A similar bill is pending in Annapolis.

Dr. Christopher M.G. Buttery, Virginia's health commissioner, said the various proposals include "a lot of individual, innovative ideas," but that none of them alone meets "the total needs. We need a study to develop a package for Virginia."

Maryland Gov. William Donald Schaefer's staff agrees. "It really is not a legislative issue," said Linda Crawford, the governor's health adviser.

Some lawmakers are looking in vain for legal solutions to the AIDS problem, she said. "They are scared and they are reacting," Crawford said.

"Legislation must be based on rational policy, not on fear," said Virginia Del. Warren G. Stambaugh (D-Arlington), who opposed nearly all AIDS proposals in the General Assembly except those calling for studies.

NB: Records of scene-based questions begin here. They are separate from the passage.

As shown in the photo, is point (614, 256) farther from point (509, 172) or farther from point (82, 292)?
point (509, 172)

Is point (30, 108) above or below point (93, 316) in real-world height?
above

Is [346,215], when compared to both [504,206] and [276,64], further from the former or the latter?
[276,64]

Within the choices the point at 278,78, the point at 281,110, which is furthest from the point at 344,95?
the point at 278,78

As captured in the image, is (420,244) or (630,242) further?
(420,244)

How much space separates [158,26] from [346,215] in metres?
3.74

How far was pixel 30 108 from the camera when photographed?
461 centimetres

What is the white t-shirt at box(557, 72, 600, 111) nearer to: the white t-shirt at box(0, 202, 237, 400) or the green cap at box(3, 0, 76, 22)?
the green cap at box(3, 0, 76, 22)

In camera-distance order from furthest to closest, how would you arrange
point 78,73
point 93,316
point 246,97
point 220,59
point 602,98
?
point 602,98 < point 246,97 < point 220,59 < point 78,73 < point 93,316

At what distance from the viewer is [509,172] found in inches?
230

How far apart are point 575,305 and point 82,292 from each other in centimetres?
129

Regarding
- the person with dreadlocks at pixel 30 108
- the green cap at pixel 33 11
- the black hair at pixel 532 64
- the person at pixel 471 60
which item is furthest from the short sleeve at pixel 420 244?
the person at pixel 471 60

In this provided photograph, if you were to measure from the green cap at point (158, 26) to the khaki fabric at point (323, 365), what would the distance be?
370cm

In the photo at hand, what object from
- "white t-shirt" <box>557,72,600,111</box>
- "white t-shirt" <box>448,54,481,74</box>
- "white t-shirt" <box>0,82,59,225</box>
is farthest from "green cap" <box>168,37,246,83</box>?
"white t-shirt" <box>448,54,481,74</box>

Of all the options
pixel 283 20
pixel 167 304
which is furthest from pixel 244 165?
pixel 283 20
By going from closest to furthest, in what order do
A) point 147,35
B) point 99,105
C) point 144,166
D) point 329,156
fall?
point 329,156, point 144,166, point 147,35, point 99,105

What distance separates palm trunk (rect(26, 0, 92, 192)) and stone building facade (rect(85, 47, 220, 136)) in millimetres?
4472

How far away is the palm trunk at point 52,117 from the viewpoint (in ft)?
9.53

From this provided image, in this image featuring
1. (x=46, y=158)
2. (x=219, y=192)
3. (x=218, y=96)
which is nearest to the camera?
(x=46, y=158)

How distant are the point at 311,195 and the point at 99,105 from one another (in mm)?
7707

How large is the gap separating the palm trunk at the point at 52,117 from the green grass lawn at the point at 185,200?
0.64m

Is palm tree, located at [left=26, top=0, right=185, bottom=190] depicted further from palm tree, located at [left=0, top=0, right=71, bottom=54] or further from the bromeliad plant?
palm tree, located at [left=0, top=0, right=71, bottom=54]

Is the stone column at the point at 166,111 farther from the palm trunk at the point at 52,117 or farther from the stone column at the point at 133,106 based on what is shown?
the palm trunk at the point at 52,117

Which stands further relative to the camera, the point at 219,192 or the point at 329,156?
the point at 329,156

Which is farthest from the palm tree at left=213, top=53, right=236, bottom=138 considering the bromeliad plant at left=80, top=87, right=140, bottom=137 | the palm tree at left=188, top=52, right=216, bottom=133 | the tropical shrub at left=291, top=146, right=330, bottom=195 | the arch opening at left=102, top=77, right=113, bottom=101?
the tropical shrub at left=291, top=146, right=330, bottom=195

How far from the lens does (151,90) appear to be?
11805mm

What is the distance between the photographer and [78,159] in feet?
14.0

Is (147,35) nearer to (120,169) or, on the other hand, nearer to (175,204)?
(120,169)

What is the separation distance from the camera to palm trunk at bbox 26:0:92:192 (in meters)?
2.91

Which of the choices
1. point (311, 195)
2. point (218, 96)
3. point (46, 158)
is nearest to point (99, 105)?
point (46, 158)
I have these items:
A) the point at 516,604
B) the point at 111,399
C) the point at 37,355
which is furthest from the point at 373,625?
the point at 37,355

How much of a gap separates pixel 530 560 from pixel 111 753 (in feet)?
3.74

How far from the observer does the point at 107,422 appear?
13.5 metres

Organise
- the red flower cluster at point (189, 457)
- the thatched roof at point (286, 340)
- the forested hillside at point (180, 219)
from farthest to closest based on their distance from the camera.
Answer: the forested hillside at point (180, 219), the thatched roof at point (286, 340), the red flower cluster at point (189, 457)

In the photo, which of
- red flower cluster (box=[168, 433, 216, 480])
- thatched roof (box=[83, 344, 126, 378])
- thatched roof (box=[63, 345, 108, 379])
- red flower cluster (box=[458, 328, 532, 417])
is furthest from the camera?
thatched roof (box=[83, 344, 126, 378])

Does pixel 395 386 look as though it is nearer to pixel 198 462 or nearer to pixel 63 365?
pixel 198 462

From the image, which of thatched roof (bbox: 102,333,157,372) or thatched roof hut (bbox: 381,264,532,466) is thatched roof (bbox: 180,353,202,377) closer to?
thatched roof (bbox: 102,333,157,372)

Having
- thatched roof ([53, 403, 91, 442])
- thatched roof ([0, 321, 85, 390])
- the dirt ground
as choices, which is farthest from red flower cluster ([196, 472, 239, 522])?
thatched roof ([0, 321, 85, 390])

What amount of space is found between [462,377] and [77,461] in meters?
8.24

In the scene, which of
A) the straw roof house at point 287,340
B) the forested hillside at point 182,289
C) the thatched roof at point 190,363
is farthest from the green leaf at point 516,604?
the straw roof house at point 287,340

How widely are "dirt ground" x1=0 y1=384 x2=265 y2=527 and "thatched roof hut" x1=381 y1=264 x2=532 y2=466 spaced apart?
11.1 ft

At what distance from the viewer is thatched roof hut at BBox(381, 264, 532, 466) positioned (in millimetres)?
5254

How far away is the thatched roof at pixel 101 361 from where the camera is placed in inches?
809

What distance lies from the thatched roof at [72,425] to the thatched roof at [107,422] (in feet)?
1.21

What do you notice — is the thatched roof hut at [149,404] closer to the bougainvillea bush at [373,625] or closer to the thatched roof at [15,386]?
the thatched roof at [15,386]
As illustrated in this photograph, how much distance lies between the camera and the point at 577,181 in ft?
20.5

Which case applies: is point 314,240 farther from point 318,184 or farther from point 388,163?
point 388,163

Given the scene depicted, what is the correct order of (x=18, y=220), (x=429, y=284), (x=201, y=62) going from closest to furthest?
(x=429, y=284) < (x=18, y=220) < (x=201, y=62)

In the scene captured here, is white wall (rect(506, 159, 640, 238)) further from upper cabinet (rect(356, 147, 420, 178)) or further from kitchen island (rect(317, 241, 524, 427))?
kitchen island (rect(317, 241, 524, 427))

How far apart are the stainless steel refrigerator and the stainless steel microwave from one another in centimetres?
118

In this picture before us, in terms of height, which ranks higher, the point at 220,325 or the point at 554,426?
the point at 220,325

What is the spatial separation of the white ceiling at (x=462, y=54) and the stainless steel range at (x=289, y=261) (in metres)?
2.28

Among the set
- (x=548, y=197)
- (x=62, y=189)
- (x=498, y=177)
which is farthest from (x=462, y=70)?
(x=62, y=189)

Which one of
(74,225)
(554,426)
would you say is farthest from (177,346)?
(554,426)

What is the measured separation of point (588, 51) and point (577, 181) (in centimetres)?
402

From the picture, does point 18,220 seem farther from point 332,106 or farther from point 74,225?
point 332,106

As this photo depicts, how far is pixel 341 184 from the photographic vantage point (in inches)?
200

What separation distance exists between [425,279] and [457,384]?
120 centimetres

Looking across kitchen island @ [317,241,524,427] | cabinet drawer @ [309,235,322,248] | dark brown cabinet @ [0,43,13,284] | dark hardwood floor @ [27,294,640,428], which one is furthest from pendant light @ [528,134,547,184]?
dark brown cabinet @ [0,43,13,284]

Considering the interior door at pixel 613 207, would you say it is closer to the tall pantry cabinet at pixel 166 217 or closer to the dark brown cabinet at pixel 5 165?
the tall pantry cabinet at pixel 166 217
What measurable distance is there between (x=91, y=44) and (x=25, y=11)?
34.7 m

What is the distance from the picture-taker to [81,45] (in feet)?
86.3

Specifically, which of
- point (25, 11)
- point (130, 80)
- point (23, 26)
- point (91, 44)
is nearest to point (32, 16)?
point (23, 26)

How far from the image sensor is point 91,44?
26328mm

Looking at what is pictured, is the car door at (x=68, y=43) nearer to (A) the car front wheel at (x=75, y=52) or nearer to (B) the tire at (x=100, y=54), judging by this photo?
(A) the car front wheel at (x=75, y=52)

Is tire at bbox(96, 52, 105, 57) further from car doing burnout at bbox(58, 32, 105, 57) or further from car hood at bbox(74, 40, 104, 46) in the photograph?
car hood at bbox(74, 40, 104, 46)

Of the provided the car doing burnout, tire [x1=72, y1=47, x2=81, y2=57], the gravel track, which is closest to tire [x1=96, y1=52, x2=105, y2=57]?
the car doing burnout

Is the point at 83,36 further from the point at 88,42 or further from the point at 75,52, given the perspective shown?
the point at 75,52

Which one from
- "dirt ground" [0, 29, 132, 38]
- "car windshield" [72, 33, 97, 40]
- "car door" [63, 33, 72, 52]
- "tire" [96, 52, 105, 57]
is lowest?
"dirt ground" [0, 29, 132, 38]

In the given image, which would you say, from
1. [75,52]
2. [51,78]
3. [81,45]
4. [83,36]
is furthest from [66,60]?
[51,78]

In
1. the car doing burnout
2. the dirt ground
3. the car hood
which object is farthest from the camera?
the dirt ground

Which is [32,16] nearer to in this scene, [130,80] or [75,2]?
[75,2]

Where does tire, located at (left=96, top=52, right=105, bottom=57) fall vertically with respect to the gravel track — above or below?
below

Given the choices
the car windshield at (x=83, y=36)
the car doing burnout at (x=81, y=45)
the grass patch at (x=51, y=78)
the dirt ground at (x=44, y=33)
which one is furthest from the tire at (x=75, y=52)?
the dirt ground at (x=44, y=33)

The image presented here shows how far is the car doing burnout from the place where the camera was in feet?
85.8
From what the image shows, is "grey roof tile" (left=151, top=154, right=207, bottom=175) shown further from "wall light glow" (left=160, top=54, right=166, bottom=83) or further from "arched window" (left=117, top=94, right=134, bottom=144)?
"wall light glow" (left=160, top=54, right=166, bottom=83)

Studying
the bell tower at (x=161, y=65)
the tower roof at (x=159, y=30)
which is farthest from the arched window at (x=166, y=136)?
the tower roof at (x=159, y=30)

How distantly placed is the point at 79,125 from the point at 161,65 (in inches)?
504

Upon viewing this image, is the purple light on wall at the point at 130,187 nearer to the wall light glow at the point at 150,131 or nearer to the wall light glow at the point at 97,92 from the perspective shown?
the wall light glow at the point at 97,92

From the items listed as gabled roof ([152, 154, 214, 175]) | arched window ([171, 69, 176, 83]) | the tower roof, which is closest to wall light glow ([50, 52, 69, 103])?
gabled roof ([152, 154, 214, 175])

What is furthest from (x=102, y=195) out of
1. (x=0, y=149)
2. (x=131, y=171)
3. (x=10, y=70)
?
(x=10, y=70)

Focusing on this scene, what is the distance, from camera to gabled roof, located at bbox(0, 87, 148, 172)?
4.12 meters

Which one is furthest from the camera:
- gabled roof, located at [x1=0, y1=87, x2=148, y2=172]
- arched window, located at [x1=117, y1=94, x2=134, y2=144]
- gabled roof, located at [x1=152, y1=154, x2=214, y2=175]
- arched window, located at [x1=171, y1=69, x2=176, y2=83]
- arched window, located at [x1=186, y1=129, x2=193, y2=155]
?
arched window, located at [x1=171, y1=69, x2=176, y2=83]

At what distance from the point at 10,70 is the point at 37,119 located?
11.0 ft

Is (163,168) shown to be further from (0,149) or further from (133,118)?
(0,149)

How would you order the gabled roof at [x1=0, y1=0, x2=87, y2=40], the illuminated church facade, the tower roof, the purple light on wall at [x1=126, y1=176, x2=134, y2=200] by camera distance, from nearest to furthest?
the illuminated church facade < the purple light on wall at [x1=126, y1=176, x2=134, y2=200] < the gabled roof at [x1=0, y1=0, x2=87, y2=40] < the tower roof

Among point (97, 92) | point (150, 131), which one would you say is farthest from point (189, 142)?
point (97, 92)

Del. William Horne (D-Talbot), chairman of the Maryland House Judiciary Committee, said imposing criminal penalties for willful transmission of the disease would not be effective because there is no punishment worse than death, a fate AIDS patients already face.

The governor's council in Maryland came up with its own recommendations last fall, but most of them would have been politically difficult and were rejected by Schaefer.

Among them was the idea of legalizing sodomy, to ensure that authorities don't begin enforcing the prohibition now on the books, thereby driving homosexuals underground.

The Schaefer administration also refused to back a recommendation that health workers in Maryland be required to treat AIDS patients who come to them for help.

There have been publicized instances of emergency room physicians refusing to treat people they suspect might have AIDS.

Schaefer is supporting council recommendations to require the testing of sperm donors and requiring hospitals and medical laboratories to make monthly reports to the state health department on the number of people who test positive for AIDS.

Dr. Donald M. Poretz of Annandale, chairman of the AIDS Committee of the Medical Society of Virginia and chief of infectious disease treatment at Fairfax Hospital, said, "You can pass legislation for . . .testing, but gay men and IV drug users, the highest risk groups, won't be tested. They aren't going to show up."

He said he has treated about 150 AIDS patients in the last five years.

But another Virginia legislator who advocates widespread testing, Del. S. Vance Wilkins (R-Amherst), said the cost of testing, which many opponents cite, "is small compared to the liability of treating every case we don't prevent."

Wilkins noted that opponents of increasing the speed limit on rural interstate highways to 65 mph warned that the higher speed might result in 18 additional highway fatalities next year.

"A tremendous more number of lives are going to be taken by putting off everything for a study about AIDS," Wilkins said.